■ **STATED TASK**
Find the line containing "Which among (294,488), (128,25), (54,239)". Reproduce it and every line after it up to the end of the records, exactly as written.
**** ENTRIES SUPPLIED
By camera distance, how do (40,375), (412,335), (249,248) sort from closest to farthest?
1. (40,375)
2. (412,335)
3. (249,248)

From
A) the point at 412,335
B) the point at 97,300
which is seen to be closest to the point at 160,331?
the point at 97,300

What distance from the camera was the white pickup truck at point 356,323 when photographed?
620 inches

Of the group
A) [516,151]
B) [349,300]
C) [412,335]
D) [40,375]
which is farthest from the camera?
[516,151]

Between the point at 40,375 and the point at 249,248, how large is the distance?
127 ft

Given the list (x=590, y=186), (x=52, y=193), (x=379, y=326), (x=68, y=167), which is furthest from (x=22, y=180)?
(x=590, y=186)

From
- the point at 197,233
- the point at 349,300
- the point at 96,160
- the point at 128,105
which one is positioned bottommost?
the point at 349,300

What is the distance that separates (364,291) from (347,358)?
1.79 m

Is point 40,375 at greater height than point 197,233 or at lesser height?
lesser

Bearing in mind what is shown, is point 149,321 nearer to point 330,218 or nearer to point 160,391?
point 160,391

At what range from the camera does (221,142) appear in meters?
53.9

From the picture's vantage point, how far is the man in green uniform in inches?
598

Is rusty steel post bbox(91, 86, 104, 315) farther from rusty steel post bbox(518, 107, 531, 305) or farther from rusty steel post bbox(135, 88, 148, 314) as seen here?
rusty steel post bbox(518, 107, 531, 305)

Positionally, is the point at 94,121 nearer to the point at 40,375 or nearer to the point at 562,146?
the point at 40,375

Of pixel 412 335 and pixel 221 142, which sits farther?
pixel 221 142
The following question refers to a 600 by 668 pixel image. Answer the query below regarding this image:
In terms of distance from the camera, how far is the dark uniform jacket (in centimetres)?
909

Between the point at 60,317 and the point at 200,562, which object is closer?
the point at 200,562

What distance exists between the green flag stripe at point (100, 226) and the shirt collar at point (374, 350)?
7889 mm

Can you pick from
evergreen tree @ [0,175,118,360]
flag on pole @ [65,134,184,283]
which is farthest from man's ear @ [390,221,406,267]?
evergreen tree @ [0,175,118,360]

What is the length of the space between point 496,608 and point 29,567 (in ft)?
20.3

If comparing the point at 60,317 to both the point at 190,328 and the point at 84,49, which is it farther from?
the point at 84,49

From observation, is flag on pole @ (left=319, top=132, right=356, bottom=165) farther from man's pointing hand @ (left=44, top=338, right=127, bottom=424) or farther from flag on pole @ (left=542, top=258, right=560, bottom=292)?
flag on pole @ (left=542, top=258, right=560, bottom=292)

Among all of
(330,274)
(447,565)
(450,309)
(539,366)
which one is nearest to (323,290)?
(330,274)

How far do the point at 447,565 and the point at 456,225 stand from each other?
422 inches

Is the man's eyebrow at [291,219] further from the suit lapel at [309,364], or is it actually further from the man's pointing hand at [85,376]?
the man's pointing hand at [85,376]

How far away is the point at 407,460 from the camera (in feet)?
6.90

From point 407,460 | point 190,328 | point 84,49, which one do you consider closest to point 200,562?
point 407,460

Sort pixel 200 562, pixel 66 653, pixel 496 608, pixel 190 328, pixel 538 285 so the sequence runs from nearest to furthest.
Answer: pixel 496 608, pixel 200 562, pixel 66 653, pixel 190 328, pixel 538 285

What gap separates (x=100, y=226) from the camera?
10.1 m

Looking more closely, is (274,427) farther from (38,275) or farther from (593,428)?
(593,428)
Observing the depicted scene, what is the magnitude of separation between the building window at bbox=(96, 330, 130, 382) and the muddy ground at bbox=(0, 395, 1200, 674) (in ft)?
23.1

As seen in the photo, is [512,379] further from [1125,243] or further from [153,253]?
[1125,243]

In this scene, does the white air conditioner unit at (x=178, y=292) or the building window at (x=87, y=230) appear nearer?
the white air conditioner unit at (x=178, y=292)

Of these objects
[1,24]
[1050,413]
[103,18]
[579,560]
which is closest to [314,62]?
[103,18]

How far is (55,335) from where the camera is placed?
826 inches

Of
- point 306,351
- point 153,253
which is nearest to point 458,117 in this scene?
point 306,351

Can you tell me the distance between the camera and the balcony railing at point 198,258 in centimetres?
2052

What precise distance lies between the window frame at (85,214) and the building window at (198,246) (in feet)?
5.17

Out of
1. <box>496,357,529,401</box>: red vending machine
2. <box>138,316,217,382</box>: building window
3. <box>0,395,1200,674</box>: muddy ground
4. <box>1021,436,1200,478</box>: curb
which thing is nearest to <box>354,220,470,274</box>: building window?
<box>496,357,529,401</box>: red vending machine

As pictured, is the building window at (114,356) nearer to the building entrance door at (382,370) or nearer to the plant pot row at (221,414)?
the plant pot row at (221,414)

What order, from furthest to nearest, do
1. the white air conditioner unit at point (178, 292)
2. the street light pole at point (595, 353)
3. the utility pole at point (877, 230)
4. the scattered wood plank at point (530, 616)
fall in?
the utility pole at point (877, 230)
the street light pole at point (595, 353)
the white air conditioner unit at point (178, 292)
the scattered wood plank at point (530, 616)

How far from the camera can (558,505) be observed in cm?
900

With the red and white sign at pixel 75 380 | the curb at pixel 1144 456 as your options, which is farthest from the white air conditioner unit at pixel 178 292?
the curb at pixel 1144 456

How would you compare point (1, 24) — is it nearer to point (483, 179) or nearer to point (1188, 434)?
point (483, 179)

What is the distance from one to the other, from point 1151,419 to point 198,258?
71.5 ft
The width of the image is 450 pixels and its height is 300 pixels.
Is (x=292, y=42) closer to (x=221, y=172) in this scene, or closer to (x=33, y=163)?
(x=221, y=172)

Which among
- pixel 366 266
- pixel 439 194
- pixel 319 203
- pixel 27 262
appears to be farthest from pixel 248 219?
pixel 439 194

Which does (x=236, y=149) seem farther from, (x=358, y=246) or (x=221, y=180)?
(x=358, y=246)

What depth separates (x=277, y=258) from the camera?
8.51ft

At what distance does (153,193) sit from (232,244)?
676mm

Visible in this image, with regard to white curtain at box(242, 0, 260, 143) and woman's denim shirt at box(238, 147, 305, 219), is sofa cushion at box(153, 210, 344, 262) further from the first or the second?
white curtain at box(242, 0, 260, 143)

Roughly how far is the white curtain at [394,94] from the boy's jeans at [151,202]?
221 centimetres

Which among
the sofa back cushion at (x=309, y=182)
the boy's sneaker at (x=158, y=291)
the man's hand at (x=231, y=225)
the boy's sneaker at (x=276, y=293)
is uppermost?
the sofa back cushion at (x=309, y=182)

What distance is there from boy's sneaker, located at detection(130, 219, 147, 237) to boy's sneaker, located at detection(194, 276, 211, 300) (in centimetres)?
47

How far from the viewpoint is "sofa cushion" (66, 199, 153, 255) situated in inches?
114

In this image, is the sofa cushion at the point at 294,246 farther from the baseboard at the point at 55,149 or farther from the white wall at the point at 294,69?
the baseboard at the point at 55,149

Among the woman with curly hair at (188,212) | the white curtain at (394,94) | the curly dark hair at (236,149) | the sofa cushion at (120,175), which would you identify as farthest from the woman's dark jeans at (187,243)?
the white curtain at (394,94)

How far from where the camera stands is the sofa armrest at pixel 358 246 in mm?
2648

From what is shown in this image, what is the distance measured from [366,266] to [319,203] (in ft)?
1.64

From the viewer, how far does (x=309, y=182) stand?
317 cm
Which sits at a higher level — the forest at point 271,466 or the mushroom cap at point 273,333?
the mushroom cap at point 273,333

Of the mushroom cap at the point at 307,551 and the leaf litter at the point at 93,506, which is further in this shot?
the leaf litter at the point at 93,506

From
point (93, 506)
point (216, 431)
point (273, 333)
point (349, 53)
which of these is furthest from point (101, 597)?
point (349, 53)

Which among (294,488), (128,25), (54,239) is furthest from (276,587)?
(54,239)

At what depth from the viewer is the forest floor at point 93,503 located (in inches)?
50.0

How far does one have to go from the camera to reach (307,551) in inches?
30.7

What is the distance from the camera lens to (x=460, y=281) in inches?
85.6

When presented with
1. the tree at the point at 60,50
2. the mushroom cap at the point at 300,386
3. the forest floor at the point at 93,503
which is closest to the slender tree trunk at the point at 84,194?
********
■ **RESULT OF THIS EXERCISE**
Which among (294,488), (128,25), (54,239) is furthest from (276,587)?
(54,239)

At what depth from the viewer is the forest floor at point 93,503 located (in inches)?
50.0

How far does one have to go from the camera to reach (307,551) in inches?
30.7

What is the distance from the camera lens to (x=460, y=281) in inches?
85.6

When presented with
1. the tree at the point at 60,50
2. the mushroom cap at the point at 300,386
3. the forest floor at the point at 93,503
which is closest to the slender tree trunk at the point at 84,194?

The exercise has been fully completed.